For a long while, Esmael said nothing. Then he only gave me one word: “Deserved?”

“She wasn’t angry, she wasn’t a bitch, she always tried to help people. I’m nothing like that, so why me, why not her? Anger shouldn’t be the key to immortality, you dick. Shouldn’t it be compassion or kindness or something good?”

“Seti would say use your anger to make that true. Change the world, she says.”

“What do you say, Esmael?”

He stepped closer to me, silent and gray against the night sky. “I say anger is just as valuable as compassion, if it makes art like yours.”

I groaned, curling my hands into fists. I shoved them against my eyes until I saw red-sparking stars.

“Tonight,” he said, too close now, his words hardly more than a breath. “Tonight is the last night. If you come to me, all I have will be yours. If you do not, you’ll never see me again. Though I cannot promise I won’t look for your art, out in the world.”

I opened my eyes, but he was gone.

 

* * *

 

Back in September, swaddled in a blanket we’d stolen from the hospital, Mom had said, “You keep me alive, baby.” She’d shivered, eyelids paper-thin as she closed them and leaned into the wingback chair. “The things you say about me. How you remember me.”

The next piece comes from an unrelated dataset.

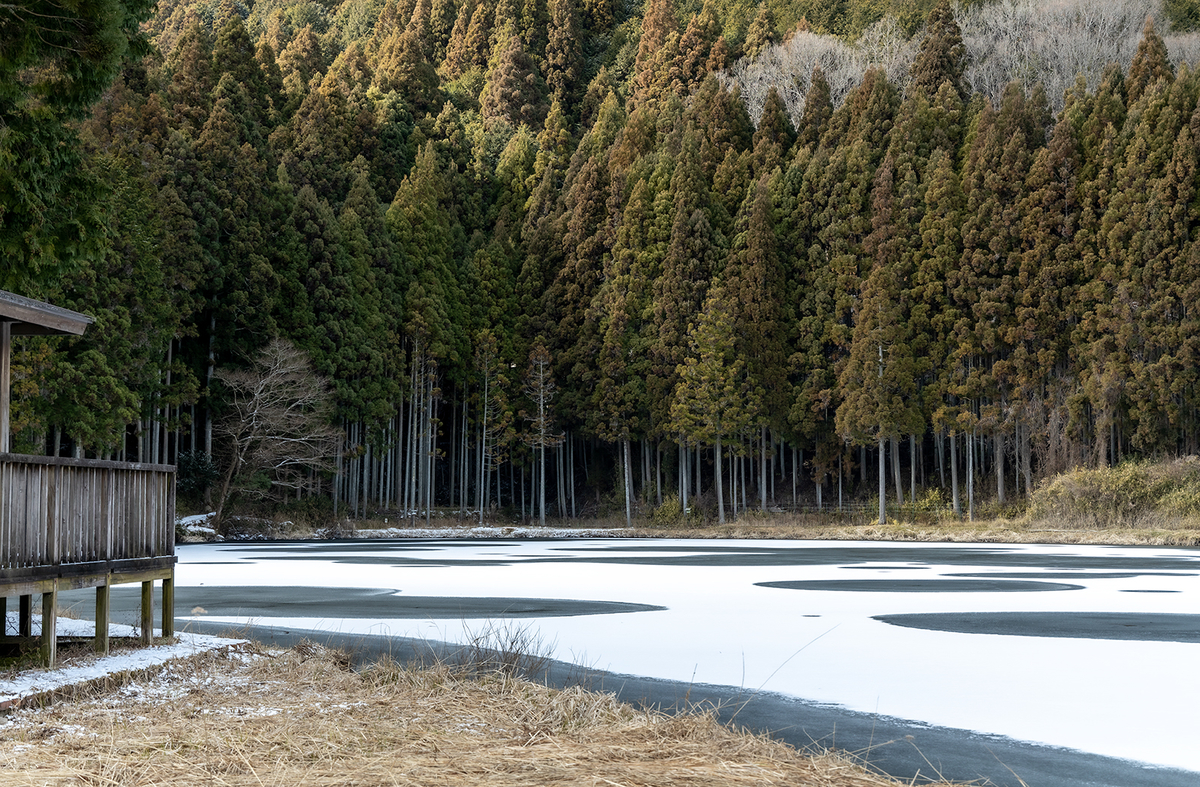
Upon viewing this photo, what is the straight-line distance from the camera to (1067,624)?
11.3m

“That’s too much pressure!” I’d yelled—actually yelled at her. “Too much responsibility. I’m just seventeen, Mom.”

“You carry the world on your shoulders,” she murmured, falling asleep. “You all do.”

 

* * *

 

All right, I was angry.

No, I was furious, curled against Mom’s headstone, legs up and arms hugging them against my chest. I knocked my forehead against my knees, face scrunched up.

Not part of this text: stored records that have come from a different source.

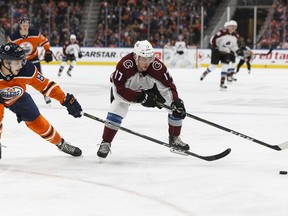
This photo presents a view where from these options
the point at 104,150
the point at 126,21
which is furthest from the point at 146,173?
the point at 126,21

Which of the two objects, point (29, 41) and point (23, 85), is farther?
point (29, 41)

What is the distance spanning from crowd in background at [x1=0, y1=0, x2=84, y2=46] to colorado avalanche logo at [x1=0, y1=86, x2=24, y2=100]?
14.8 metres

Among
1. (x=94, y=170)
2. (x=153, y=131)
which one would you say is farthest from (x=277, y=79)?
(x=94, y=170)

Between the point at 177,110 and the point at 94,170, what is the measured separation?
0.73m

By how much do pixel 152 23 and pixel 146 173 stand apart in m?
15.6

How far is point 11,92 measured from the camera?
4016 mm

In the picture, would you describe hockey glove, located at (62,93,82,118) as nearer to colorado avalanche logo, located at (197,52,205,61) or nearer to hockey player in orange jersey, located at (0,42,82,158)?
hockey player in orange jersey, located at (0,42,82,158)

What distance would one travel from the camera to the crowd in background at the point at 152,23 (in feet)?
61.1

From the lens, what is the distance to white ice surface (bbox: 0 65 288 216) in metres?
2.99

It hurt how much I missed her. Actual, physical pain. What if becoming a vampire preserved that, too? This ache was just there, all the time. A part of me, in my bones.

“It’ll get rid of the zits on your forehead, but not the fat on your belly,” Seti had said when I asked. She was laughing at me. “The magic preserves us as we are, at our most ideal. Sorry you think that chubby roll isn’t ideal, but you’ll learn better. Trust the blood, the magic. Whatever it leaves you, belongs.”